A period of Chinese isolation from the rest of the world began. At the time of the ships’ destruction China led the world in innovation. It had developed gunpowder, deep drilling, printing, paper, porcelain, cast iron, and the compass. China’s isolation, however, prevented it from knowing about developments beyond its borders, the ideas and information that had contributed to its high rate of innovation when Chinese ships were sailing the world. In recent decades, economic reforms and social freedoms have reconnected China to the broader world, resulting in increased Chinese economic growth.
Like the Chinese civilization, the Arab-Islamic civilization became isolated in the sixteenth century as its leaders adopted the view that the world beyond them had little to offer. As a result of the isolationism adopted by the Chinese and Arab-Islamic civilizations, both began a period of steady decline in innovation and economic output.

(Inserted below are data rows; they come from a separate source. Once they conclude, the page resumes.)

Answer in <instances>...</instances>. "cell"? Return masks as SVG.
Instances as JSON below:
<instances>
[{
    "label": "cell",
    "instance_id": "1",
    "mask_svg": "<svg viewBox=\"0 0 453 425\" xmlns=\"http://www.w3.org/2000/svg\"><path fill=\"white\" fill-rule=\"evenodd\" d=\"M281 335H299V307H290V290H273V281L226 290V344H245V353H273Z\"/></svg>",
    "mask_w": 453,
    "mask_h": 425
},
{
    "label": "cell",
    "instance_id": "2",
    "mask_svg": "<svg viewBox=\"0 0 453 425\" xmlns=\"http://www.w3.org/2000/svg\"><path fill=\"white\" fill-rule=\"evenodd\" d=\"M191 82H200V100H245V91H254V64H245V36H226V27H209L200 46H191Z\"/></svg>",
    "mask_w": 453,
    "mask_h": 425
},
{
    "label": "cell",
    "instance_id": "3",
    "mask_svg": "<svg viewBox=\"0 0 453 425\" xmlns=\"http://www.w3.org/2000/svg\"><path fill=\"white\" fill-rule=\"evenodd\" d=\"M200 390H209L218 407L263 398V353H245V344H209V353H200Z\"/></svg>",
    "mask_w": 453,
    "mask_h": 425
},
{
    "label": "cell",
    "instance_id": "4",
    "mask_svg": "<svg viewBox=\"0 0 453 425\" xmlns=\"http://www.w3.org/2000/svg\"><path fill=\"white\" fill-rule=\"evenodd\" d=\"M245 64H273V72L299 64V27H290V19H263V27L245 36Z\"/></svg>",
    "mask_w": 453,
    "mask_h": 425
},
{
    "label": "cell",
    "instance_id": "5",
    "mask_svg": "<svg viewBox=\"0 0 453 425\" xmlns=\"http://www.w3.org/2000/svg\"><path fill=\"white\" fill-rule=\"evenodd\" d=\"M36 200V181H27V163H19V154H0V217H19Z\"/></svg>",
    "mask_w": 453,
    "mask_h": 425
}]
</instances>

Open the Books, Boost Employee Engagement
Employee engagement increases when a business opens its books and invites employees to contribute their opinions about how to improve performance. Here’s a wonderful story entitled “A Reluctant Retailer Decides to Open Her Book,” by Jack Stack, one of the pioneers of open book management. Jack is a hero in my book. Years ago he saved a business and many jobs by creating SRC Holdings from a division that was going to be shut down by its parent company. You can read about it in a book I highly recommend entitled The Great Game of Business.